• _Exercise input_:
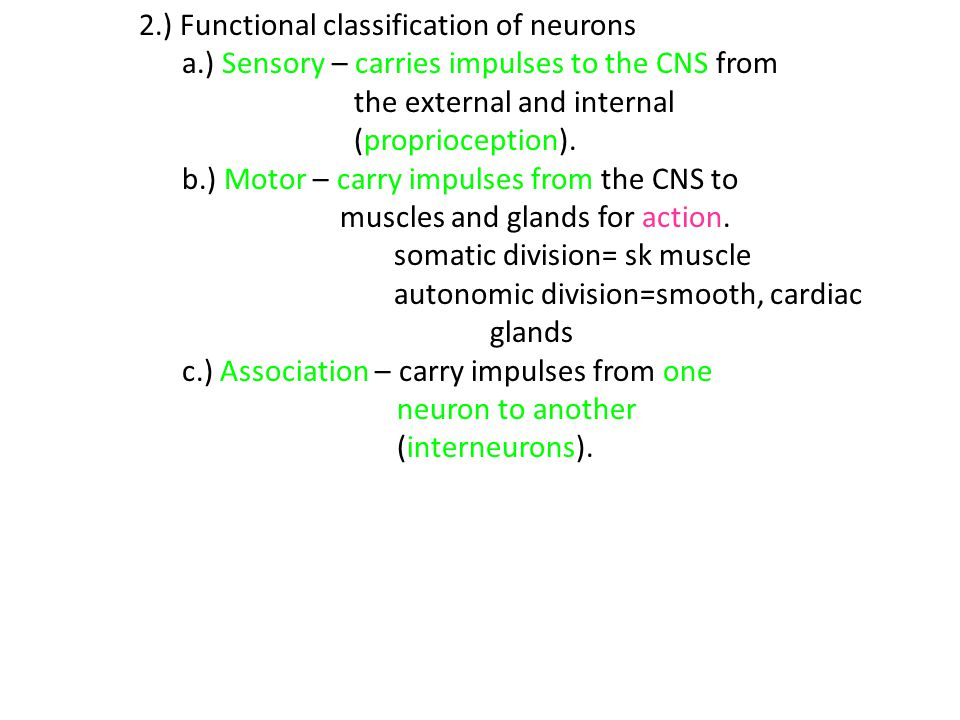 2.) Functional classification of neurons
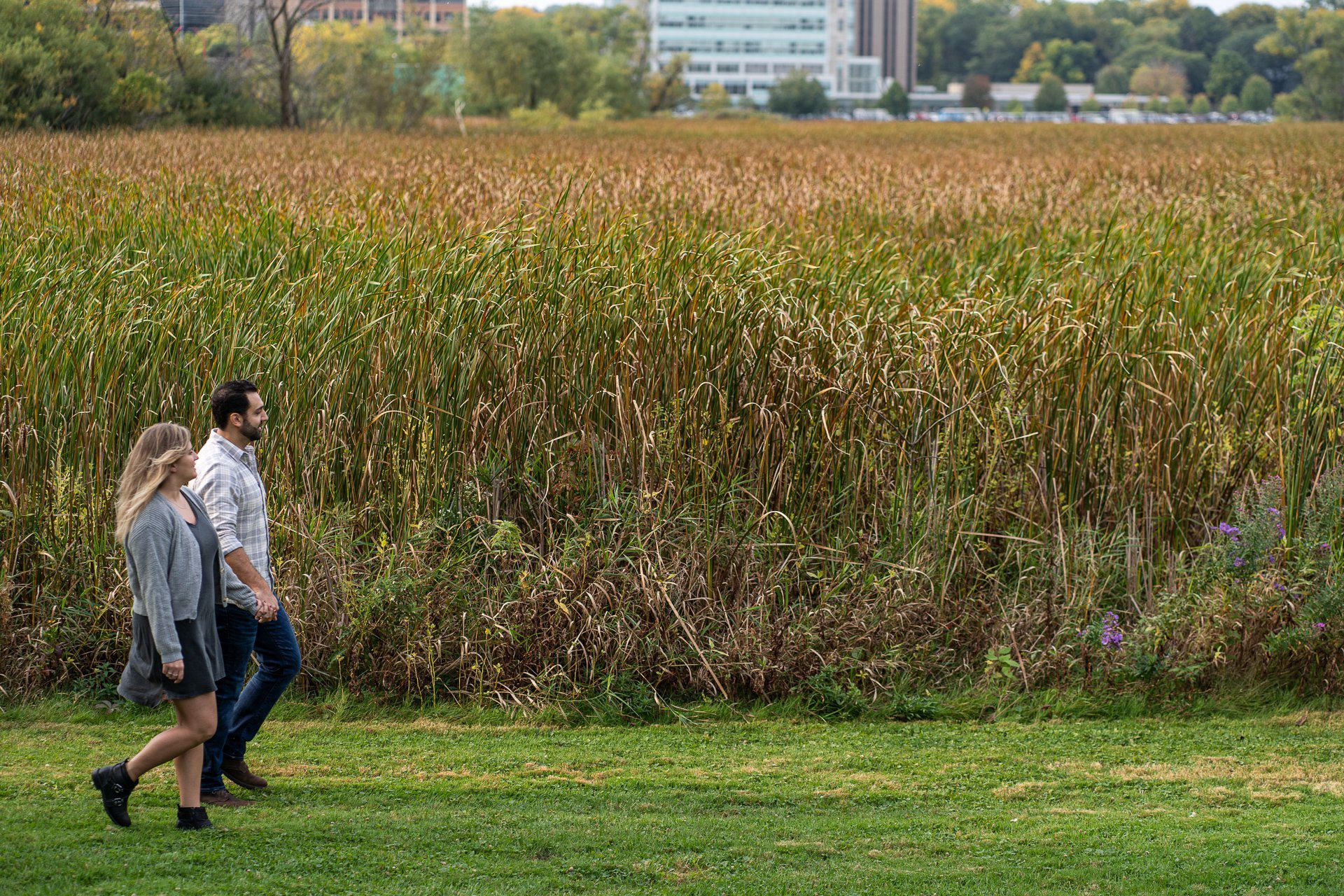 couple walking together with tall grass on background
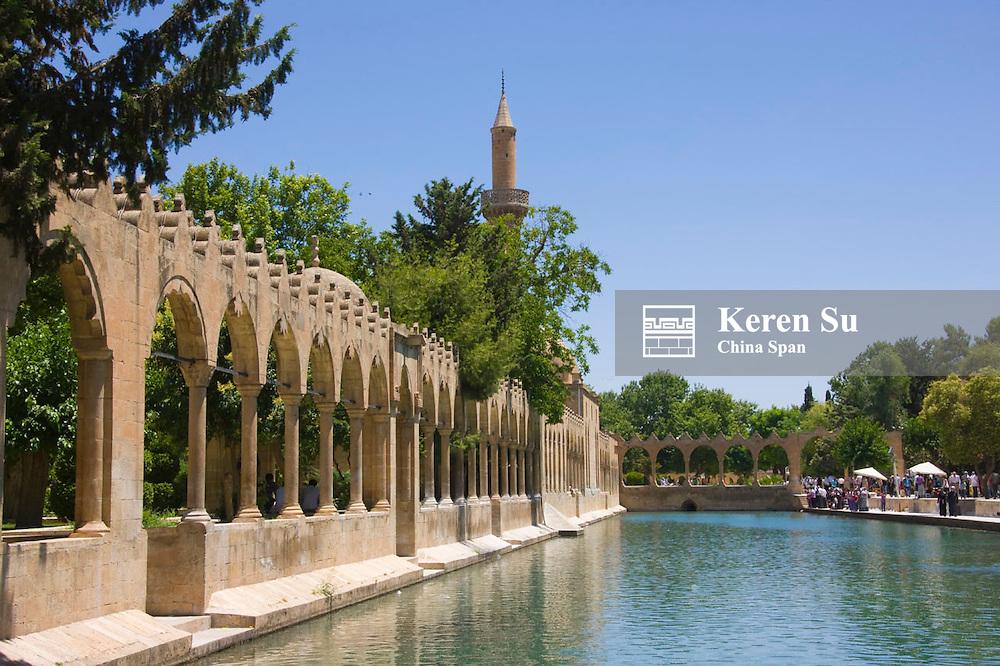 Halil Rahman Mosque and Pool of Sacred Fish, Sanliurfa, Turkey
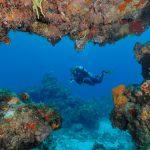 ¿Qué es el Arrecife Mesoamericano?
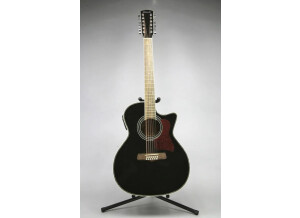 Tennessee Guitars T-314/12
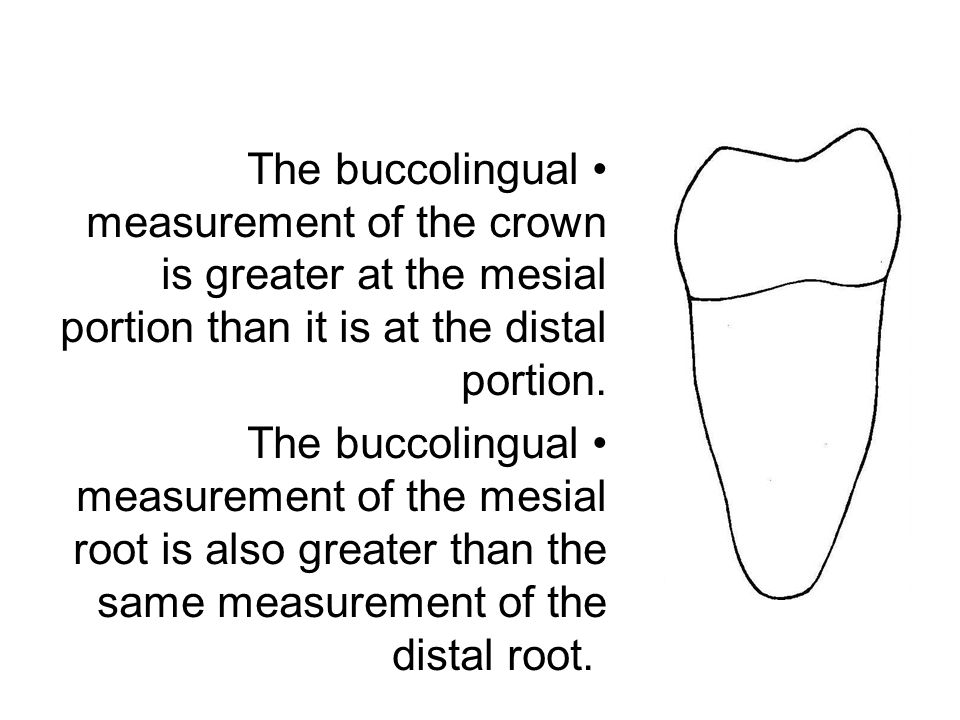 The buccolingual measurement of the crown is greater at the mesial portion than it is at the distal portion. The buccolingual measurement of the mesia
...
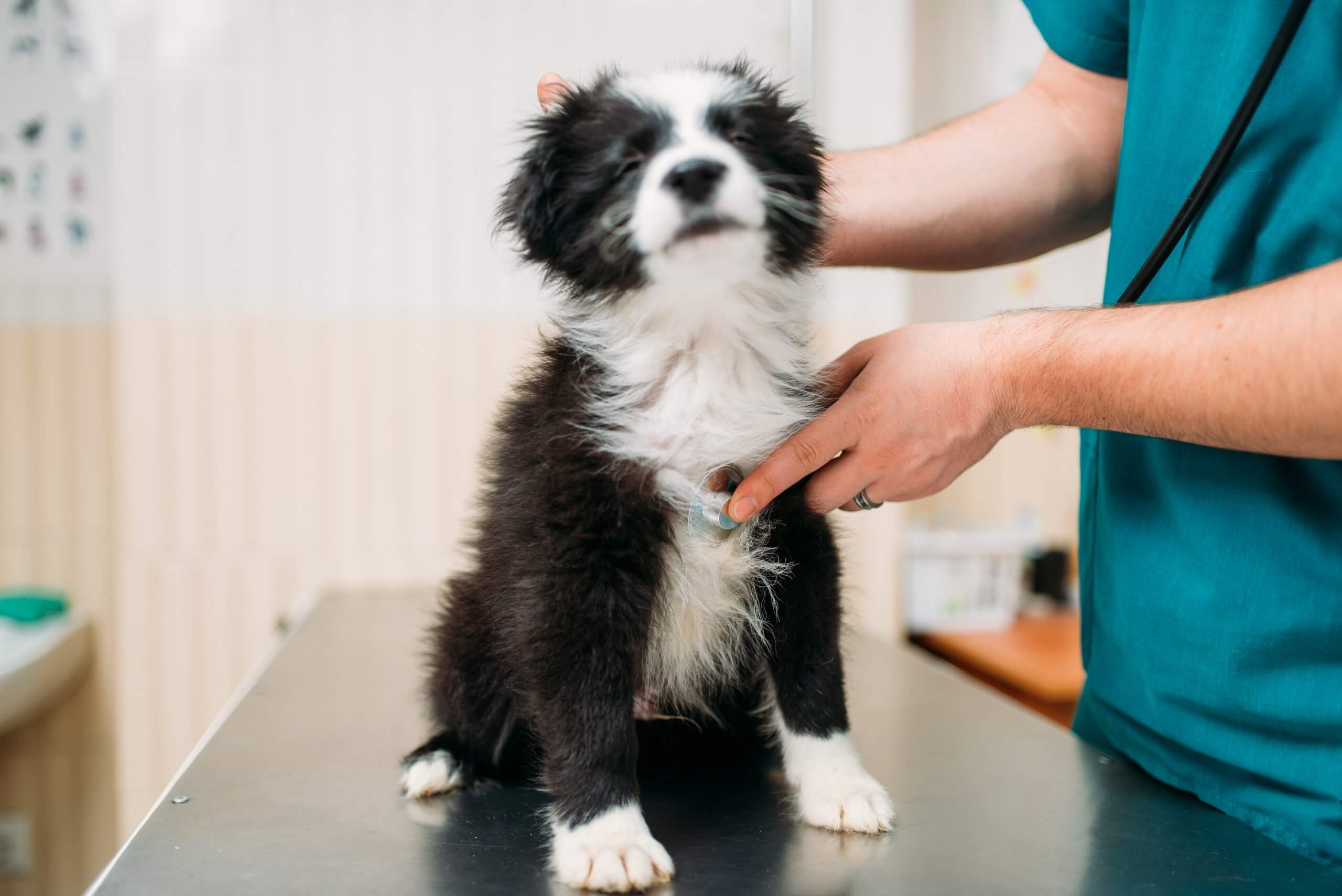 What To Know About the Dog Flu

• _Requirement_: Working from the data above, repeat exactly, and only, the lines that begin at the line containing "el Arrecife Mesoamericano?" and stop after the line containing "The buccolingual measurement of the crown"; pictures are not copied.

• _Reply_:
 ¿Qué es el Arrecife Mesoamericano?
 Tennessee Guitars T-314/12
 The buccolingual measurement of the crown is greater at the mesial portion than it is at the distal portion. The buccolingual measurement of the mesia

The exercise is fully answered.